● EXTRAIT DU DOCUMENT:
──────────

Un article comme celui-ci, publié une semaine avant l’élection présidentielle, peut difficilement éviter de se référer à l’événement. Qu’est-ce qu’une élection, aussi bien ? Comment cela s’est-il fait que nous pensions pouvoir choisir nos gouvernants par une méthode aussi hasardeuse ?
Nous nous souvenons de ces périodes de l’histoire où les rois et les reines étaient choisis en raison de leur naissance dans une famille royale. De nos jours, nous pensons rarement que cette méthode puisse être envisagée sérieusement. Elle avait pourtant ses avantages.
La monarchie héréditaire résolvait un problème politique évident, à savoir la transition ordonnée d’un régime ou d’un gouvernement à un autre. La question était réglée par la naissance d’un héritier.
C’était une sorte de loterie, qui à l’évidence produisait de bons et de mauvais gouvernants, selon des proportions similaires à celles d’un autre mode de sélection. On connaît aussi le règne par la conquête ou par des chefs militaires.
Mais, habituellement, dans la plupart de nos sociétés policées, nous avons une part d’élection. Un corpus plus ou moins grand se voit assigner la tâche de choisir le prochain gouvernant. Le vainqueur est désigné par une majorité dans cette représentation. C’est Sir Ernest Baker, je crois, qui faisait remarquer que l’essentiel de ce système électif avait initialement été élaboré dans les monastères, tout particulièrement les chapitres de Dominicains.

──────────

● CONSIGNES DES EXERCICES:
A – Répondez à ces questions sur le texte consacré à l'élection :
(i) Quel problème politique évident la monarchie héréditaire résolvait-elle ?
(ii) Combien de temps avant l'élection présidentielle l'article est-il publié ?
(iii) Selon la remarque attribuée à Sir Ernest Baker, où l'essentiel du système électif a-t-il été élaboré à l'origine ?
B – Reprenez le texte consacré à l'élection et prolongez-le à partir de sa dernière phrase.
Les données fournies ne sont pas utiles ici.

● DONNÉES FOURNIES:
──────────

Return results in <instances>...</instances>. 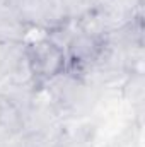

──────────

● CORRIGÉ DES EXERCICES:
A –
(i) La transition ordonnée d'un régime ou d'un gouvernement à un autre.
(ii) Une semaine avant.
(iii) Dans les monastères, tout particulièrement les chapitres de Dominicains.

B –
Habituellement, il y a deux questions concernant les élections : qui veut gouverner ? qui est capable de gouverner ? Chesterton a dit quelque part que la plus dangereuse personne au gouvernement est celle qui avait le désir de gouverner. Des gouvernants peu enthousiastes étaient souvent plus sûrs. Cela a à voir avec le pouvoir politique qui corrompt l’âme de beaucoup, surtout parmi ceux qui ont une position politique éminente.
Si cette vision des choses est vraie, nous ne devrions pas être autrement surpris d’avoir à changer souvent les personnes haut placées. Nous avons, il est vrai, des exemples d’hommes et de femmes de pouvoir ayant longtemps exercé leur charge et devenus plus sages avec l’âge. Mais nous avons aussi une longue liste de gouvernants qui n’ont pas quitté leur poste assez tôt. Ils sont rarement morts dans leur lit.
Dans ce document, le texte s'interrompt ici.